Mais derrière ces déclarations bravaches, "l'évidence" de l'émigration commence à se lézarder. D'abord parce que l'argent des expatriés, s'il est plus fourni que l'aide publique au développement, n'a pas mieux réussi à impulser une dynamique durable. Tout juste à assurer la subsistance des villageois. Faute d'investissements productifs locaux, les sommes transférées financent surtout l'achat de biens importés, du riz aux matériaux de construction, en passant par le carburant et les semences.
"L'émigration a fait naître des besoins nouveaux", analyse Ibrahim Traoré, maire de la commune de Kolimbiné, dont Kabaté est le chef-lieu. Les jeunes délaissent les cultures traditionnelles, le sorgho et le mil, pour acheter du riz d'importation thaïlandais, autrefois un produit de luxe. "Pour stopper la fuite de nos forces vives, il faudrait commencer par produire ce que nous consommons. Ce n'est pas en émigrant que l'on va régler le problème." Pour M. Traoré, 50 ans, ancien émigré lui-même, c'est de l'éducation et de la formation professionnelle que viendra le salut. Mais si les projets sont nombreux, les financements manquent. Les jeunes chômeurs de Kabaté mettent en cause le gouvernement malien, "qui ne nous soutient pas".
Monsieur le maire ne dit pas autre chose : "Les pays riches sont responsables des inégalités planétaires. Mais l'avenir de la jeunesse africaine, c'est d'abord la responsabilité de nos Etats." Le spectacle du désoeuvrement des jeunes l'inquiète. "Ils ont grandi dans une situation d'assistanat. Presque tout ce qu'ils possèdent vient de l'émigration et, ici, ils sont sous-employés. Leurs pères ou leurs frères qui travaillent pour eux en France ne sont pas éternels..."

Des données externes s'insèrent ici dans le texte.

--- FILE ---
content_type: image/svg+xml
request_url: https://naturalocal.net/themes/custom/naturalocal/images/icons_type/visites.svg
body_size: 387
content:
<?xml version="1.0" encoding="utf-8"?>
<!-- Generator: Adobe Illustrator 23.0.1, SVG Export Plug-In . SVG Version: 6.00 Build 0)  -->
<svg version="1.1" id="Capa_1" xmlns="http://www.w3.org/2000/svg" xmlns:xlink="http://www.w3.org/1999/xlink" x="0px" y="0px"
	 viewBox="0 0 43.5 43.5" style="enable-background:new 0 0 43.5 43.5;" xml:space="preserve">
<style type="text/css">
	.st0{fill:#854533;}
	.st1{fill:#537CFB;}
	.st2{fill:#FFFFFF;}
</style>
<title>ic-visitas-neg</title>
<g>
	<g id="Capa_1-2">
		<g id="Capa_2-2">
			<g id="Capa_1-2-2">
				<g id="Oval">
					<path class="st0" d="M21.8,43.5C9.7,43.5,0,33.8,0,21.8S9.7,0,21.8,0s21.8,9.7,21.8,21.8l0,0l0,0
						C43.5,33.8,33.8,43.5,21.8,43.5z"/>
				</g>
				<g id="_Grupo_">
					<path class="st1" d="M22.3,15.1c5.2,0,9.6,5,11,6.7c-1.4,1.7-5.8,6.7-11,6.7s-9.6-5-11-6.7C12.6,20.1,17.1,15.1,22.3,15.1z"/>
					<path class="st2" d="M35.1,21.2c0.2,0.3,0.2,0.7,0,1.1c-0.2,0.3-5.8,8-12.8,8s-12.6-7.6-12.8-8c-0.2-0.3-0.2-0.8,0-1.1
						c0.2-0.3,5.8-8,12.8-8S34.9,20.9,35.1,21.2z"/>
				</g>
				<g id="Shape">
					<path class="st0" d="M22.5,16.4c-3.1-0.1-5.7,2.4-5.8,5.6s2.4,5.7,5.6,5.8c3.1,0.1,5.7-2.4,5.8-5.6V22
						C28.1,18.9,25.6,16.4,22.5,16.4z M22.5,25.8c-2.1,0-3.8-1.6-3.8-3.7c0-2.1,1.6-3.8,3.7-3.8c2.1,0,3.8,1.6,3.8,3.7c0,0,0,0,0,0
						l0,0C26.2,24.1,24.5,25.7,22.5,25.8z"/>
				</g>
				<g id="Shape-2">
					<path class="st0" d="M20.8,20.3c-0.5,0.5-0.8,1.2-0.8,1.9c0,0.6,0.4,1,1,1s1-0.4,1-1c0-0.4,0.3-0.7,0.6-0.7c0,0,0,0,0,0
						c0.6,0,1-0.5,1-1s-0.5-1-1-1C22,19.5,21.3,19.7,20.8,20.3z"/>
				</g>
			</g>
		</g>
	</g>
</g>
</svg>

Or le raidissement des politiques d'immigration a progressivement brisé les migrations rotatives qui permettaient aux jeunes de succéder en France aux aînés. En verrouillant les entrées, on a aussi bloqué les sorties. "Les émigrés savent que, s'ils rentrent au pays, personne ne pourra les remplacer en France et les revenus disparaîtront", résume un ancien émigré de Kabaté. Déjà, de nombreux hommes ont fondé un foyer en France — ou un second foyer. Epouser une Française "avérée" ou en devenir est après tout le seul moyen d'obtenir la nationalité convoitée. Les petits-enfants du village l'ont d'ailleurs souvent. Beaucoup vivent dans des cités de banlieue et ignorent le Mali. Les ressources de leurs parents, mobilisées en France, irriguent de moins en moins le village natal. La fermeture des frontières, après avoir distendu les solidarités familiales, menacerait-elle le Sahel d'asphyxie ?
Se sentant pris au piège d'une émigration qui leur échappe, les habitants de Kabaté ont gardé un goût amer de la visite de Nicolas Sarkozy dans leur village, le 9 février 2003. Ils s'étaient cotisés pour lui offrir un bélier et un cheval et ont même promu le ministre de l'intérieur "citoyen d'honneur". Les photos affichées à la porte du maire en attestent.
Quelques mois après avoir entendu le ministre vanter les mérites du "codéveloppement", les élus disent s'être fait éconduire quand ils ont voulu le prendre au mot lors d'un voyage à Paris. "Il est contre l'émigration qui nous fait vivre, et il a accepté nos cadeaux !", s'étrangle Ibrahim Coulibaly, comptable de la commune, taraudé depuis ce jour par une grande question : "Peut-on être élu président de la France si on n'aime pas l'Afrique ?" En miroir, un dessin d'enfant à la craie sur le portail d'une maison d'émigré de Kabaté semble répondre qu'on ne peut pas vivre ici sans rêver de la France. C'est un avion transparent, rempli de passagers, qui vole sous la bannière "Air de France".